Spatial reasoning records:
'''

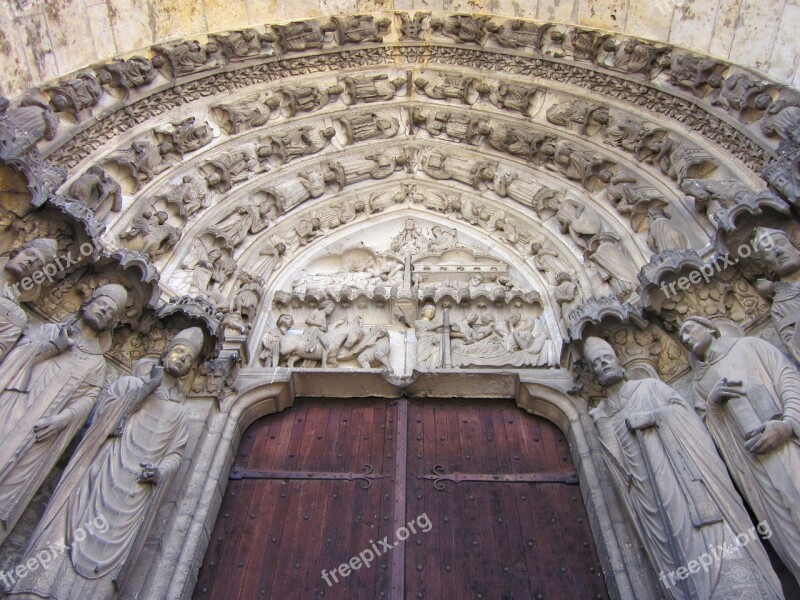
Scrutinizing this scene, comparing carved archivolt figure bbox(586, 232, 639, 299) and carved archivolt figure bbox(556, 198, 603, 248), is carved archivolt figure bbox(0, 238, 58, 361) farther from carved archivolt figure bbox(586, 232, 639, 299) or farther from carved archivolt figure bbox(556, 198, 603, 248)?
carved archivolt figure bbox(556, 198, 603, 248)

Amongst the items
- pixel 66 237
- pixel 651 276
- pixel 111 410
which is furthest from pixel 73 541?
pixel 651 276

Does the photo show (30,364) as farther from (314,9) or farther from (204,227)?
(314,9)

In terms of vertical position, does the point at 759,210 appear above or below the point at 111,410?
above

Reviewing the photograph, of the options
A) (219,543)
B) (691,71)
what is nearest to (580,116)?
(691,71)

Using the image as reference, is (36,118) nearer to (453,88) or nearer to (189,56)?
(189,56)

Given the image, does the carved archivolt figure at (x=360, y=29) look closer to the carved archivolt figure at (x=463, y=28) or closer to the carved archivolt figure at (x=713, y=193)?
the carved archivolt figure at (x=463, y=28)

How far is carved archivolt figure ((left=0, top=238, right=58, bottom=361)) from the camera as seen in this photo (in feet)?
12.2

'''

Your instructions: Go through the data above and transcribe it in full, omitting any image.

Full response:
Scrutinizing this scene, comparing carved archivolt figure bbox(586, 232, 639, 299) and carved archivolt figure bbox(556, 198, 603, 248), is carved archivolt figure bbox(0, 238, 58, 361) farther from carved archivolt figure bbox(586, 232, 639, 299) or farther from carved archivolt figure bbox(556, 198, 603, 248)?
carved archivolt figure bbox(556, 198, 603, 248)

Amongst the items
- pixel 66 237
- pixel 651 276
- pixel 111 410
which is furthest from pixel 73 541?
pixel 651 276

Does the photo show (30,364) as farther from (314,9) or farther from (204,227)?
(314,9)

In terms of vertical position, does the point at 759,210 appear above or below the point at 111,410?
above

Reviewing the photograph, of the options
A) (219,543)
B) (691,71)
what is nearest to (580,116)?
(691,71)

Using the image as reference, is (36,118) nearer to (453,88) or nearer to (189,56)?
(189,56)

Given the image, does the carved archivolt figure at (x=360, y=29) look closer to the carved archivolt figure at (x=463, y=28) or closer to the carved archivolt figure at (x=713, y=193)?
the carved archivolt figure at (x=463, y=28)

How far is carved archivolt figure ((left=0, top=238, right=58, bottom=361)) from the camera as seen in this photo (in feet)?
12.2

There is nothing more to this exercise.